Les forces armées françaises présentes chez nous dans le cadre de l’opération Barkhane mettent réellement en cause la souveraineté du Mali en raison de leur agissement sur le terrain. On se demande même s’elles n’outrepassent pas leur mission qui vise à asseoir une véritable ceinture de sécurité dans la bande sahélo-saharienne contre le terrorisme.

Après plusieurs années de présence, non seulement le terrorisme n’est pas anéanti, mais les attaques des forces du mal s’amplifient tant au nord du Mali que dans sa partie centrale. Pis encore : les terroristes sont parvenus à se servir de la corde communautaire pour attiser les tensions intercommunautaires dans le delta central du Niger. Une situation que les forces Barkhane et les Forces armées maliennes (FAMa) éprouvent de la peine à endiguer.

On ne fera qu’évoquer de passage les casques bleus de la Minusma, qui ont choisi d’éviter les terroristes en soutenant que la lutte contre le terrorisme ne relève pas de leur mission. Ils n’ont pas tort puisque les forces onusiennes ont, partout, montré leurs limites à chaque fois qu’elles ont eu à affaire aux forces du mal quelque part au monde. Au Mali, elles prétendent protéger les populations civiles, mais cette protection ne se limite qu’à des missions d’enquête pour, ensuite, produire des rapports qui ne résistent pas souvent aux critiques.

C’est dans ces conditions que la force Barkhane travaille au Mali. Elle s’implique à tous les échelons du commandement militaire.
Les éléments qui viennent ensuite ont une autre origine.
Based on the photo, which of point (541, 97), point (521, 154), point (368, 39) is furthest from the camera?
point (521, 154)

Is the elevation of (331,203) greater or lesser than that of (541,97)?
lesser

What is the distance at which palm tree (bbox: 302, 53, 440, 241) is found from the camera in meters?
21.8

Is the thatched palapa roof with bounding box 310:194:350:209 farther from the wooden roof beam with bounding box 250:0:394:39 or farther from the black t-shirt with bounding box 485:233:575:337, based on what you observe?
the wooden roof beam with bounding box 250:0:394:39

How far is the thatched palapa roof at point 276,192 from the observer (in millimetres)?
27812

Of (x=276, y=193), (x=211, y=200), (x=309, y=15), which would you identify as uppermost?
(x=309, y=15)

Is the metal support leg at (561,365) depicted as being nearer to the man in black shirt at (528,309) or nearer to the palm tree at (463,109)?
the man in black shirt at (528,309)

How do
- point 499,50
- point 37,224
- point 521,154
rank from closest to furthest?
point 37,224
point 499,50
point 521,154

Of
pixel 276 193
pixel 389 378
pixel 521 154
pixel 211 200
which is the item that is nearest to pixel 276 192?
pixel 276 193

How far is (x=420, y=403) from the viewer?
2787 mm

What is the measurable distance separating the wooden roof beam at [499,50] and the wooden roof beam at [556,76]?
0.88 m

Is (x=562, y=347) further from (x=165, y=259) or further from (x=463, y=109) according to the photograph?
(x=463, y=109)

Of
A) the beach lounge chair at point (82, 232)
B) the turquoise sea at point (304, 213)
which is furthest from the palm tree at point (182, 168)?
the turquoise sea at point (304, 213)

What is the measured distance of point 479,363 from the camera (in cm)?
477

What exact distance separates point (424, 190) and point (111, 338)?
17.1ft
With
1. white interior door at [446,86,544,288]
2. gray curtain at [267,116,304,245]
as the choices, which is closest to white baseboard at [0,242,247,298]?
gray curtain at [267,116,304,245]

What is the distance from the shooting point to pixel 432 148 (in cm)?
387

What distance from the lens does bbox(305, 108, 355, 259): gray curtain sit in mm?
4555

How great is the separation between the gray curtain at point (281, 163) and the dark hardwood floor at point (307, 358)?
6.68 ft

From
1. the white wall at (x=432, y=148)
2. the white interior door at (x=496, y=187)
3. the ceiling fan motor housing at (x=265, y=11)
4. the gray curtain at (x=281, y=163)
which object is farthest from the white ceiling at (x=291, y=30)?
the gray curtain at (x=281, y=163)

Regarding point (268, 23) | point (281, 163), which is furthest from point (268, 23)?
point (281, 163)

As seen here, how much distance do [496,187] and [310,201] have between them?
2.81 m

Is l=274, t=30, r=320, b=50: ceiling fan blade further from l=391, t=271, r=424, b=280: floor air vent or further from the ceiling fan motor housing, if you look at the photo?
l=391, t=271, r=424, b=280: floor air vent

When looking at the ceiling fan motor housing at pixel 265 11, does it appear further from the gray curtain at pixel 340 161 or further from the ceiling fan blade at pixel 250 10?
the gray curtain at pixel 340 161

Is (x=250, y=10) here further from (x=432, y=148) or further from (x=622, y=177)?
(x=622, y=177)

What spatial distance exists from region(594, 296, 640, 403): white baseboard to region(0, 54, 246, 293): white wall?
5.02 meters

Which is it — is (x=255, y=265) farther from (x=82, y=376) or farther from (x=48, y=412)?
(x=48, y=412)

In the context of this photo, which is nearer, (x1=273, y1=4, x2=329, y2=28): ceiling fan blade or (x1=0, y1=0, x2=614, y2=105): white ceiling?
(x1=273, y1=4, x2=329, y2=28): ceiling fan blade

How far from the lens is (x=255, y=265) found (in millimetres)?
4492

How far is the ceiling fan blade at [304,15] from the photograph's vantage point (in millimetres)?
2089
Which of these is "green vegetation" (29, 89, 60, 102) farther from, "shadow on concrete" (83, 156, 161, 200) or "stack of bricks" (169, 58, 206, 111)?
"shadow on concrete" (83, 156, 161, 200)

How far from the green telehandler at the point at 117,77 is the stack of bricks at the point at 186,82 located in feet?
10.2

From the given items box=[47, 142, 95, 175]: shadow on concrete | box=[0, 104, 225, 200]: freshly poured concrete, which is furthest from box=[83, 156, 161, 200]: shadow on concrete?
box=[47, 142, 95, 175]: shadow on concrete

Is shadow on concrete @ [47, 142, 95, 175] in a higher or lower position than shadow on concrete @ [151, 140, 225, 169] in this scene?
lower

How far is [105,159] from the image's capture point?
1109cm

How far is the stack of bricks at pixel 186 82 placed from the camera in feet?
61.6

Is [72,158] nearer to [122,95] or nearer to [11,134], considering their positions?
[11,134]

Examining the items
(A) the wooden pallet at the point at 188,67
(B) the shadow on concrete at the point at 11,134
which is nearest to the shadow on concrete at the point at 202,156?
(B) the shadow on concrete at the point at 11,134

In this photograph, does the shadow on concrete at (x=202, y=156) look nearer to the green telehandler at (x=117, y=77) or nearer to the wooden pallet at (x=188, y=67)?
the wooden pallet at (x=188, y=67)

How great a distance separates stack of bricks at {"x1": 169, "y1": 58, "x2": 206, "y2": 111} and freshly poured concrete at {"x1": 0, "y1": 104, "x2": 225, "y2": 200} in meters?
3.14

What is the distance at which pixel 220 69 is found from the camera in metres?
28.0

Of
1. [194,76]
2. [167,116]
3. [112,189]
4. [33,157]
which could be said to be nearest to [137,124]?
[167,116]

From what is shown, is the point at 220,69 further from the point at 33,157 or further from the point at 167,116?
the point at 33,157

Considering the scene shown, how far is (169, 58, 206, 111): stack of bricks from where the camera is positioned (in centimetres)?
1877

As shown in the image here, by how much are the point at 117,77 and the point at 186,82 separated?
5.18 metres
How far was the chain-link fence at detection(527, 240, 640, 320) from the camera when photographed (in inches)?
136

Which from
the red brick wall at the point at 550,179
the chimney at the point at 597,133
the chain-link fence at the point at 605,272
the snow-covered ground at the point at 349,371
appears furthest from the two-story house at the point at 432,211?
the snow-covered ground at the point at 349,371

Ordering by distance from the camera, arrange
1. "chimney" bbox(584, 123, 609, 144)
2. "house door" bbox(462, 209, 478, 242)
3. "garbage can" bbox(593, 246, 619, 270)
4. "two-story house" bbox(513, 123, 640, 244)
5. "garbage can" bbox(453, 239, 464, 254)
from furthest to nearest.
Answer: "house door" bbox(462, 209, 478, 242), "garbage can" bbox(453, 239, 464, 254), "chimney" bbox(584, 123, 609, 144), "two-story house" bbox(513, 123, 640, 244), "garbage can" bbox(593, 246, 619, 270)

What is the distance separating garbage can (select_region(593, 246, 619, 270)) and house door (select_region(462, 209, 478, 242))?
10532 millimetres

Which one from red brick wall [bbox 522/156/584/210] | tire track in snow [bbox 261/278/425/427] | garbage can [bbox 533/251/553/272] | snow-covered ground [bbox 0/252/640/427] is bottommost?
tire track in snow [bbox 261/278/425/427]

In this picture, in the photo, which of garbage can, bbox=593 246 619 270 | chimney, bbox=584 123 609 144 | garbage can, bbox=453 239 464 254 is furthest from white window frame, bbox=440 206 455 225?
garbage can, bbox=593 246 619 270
Elle arbore les tenues des FAMa, utilise leurs véhicules. Elle participe à toutes les réunions, à toutes les missions et à toutes les décisions de la défense malienne, alors que beaucoup de nos cadres militaires qui sont diplômés des académies et écoles militaires fréquentés par eux ne sont pas autorisés à faire de même chez eux sous aucun prétexte. En fait, ces forces étrangères sont dans la hiérarchie militaire du Mali. Toutes choses qui nous amènent à dire que le Mali est dans un processus de recolonisation qui ne dit pas son nom.
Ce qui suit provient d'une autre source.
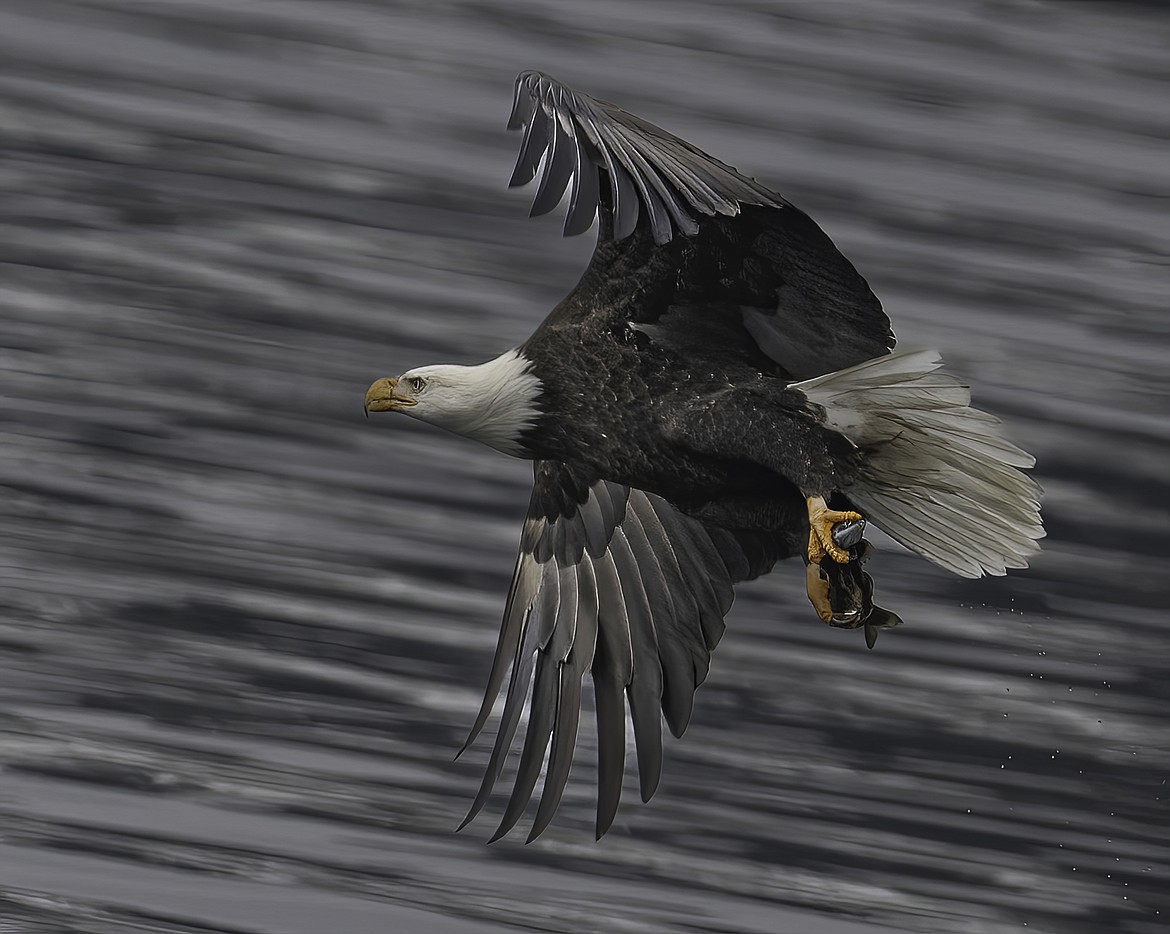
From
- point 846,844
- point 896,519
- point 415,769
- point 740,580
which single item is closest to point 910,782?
point 846,844

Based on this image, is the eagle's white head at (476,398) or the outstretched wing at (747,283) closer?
the outstretched wing at (747,283)

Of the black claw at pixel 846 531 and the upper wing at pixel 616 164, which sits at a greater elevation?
the upper wing at pixel 616 164

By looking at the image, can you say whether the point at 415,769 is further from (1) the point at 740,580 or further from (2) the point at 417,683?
(1) the point at 740,580

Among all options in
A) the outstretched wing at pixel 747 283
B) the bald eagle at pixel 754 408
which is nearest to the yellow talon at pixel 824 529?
the bald eagle at pixel 754 408

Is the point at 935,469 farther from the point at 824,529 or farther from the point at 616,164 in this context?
the point at 616,164

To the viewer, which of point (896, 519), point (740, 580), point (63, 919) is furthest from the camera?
point (63, 919)

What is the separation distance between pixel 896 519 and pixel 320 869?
2.30 m

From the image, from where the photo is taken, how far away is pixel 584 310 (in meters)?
4.30

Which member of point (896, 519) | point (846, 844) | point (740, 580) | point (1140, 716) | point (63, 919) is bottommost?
point (63, 919)

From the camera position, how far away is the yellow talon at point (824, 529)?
165 inches

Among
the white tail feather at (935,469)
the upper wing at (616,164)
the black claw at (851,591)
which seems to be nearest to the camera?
the upper wing at (616,164)

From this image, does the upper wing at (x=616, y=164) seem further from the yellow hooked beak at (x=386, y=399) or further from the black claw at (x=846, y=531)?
the yellow hooked beak at (x=386, y=399)

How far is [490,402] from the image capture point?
441 centimetres

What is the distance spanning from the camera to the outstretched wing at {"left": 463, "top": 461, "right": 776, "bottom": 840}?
15.2 ft
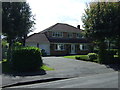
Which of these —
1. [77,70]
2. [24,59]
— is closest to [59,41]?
[77,70]

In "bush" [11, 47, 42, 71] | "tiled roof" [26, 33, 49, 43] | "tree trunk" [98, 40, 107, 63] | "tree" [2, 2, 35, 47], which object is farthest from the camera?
"tiled roof" [26, 33, 49, 43]

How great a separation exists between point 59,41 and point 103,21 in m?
18.8

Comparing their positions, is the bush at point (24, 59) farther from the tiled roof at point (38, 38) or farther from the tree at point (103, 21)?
the tiled roof at point (38, 38)

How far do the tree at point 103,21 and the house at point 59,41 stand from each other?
17080 millimetres

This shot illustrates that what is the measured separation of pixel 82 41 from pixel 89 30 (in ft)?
68.1

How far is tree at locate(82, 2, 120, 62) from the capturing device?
1867 centimetres

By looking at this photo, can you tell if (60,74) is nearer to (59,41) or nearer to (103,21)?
(103,21)

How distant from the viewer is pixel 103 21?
742 inches

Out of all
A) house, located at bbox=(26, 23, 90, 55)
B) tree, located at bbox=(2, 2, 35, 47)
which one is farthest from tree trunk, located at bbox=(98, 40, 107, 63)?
house, located at bbox=(26, 23, 90, 55)

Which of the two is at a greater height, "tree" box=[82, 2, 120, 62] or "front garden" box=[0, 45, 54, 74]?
"tree" box=[82, 2, 120, 62]

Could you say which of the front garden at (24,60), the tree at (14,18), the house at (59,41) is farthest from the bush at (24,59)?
the house at (59,41)

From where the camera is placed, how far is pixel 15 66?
14.1 metres

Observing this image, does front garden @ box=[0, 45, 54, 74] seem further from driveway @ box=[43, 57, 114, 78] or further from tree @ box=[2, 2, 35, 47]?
tree @ box=[2, 2, 35, 47]

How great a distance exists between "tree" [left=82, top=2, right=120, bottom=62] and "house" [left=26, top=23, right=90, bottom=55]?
17080 millimetres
Pourtant Pierre Messmer, ancien Premier ministre français avait raison lorsqu’il avait tenté de convaincre le président français, Charles De Gaulle d’accorder l’indépendance politique aux colonies françaises d’outre-mer et que cela n’empêchera pas à la France de tirer les ficelles économiques et pourquoi pas militaires et autres.

En territoire reconquis

En tous les cas, à près de 60 ans d’indépendance, le Mali, qui était sorti des girons du colonisateur français sous le président Modibo Kéita, revient de plus en plus entre les mains de la France métropolitaine. Cette dernière lui dicte le comportement à adopter en raison de la présence massive de son armée sur l’ensemble du territoire malien.

La France nous impose sa volonté et on ne fait que subir cette situation sans oser broncher. Du pouvoir central à l’opposition, aucun homme politique n’ose s’attaquer à la politique française au Mali. Les seuls à le faire sont Oumar Mariko de la Sadi et l’ancien Premier ministre de la transition démocratique de 1991-1992, Soumana Sako. Ces deux personnalités politiques n’ont pas leur langue dans la poche et n’hésitent pas à s’en prendre aux relations franco-maliennes à chaque fois que l’actualité exige.

La force Barkhane est, aujourd’hui, l’outil de la politique française dans notre pays. Tant qu’elle est là, le Mali ne pourra que suivre systématiquement le diktat de la politique française. Si on est recolonisé, aujourd’hui, c’est parce que nous l’avons voulu. Si on avait écouté l’écrivain franco-antillais, Frantz Fanon dans « les Damnés de la terre » et si on avait suivi les conseils de gouvernance du président Modibo Kéita, le Mali n’en serait pas là, aujourd’hui.

Toutefois, il n’y a pas lieu d’être pessimiste. Les grandes nations ont leur histoire. Elles peuvent tanguer à un moment de leur parcours historique, mais elles ne couleront jamais. Tel est le cas pour le Mali, qui a tangué dans un passé récent et qui ne va jamais chavirer par la grâce d’Allah Soubhana Watallah.

En somme, les autorités maliennes doivent œuvrer pour faire partir les forces étrangères du pays. Les FAMAs sont en train de monter en puissance et elles sont sur le point de remplir pleinement leur mission régalienne. La formation, l’équipement et l’occupation progressive du territoire national sont des atouts, qui doivent créer les conditions du départ des soldats étrangers de pays.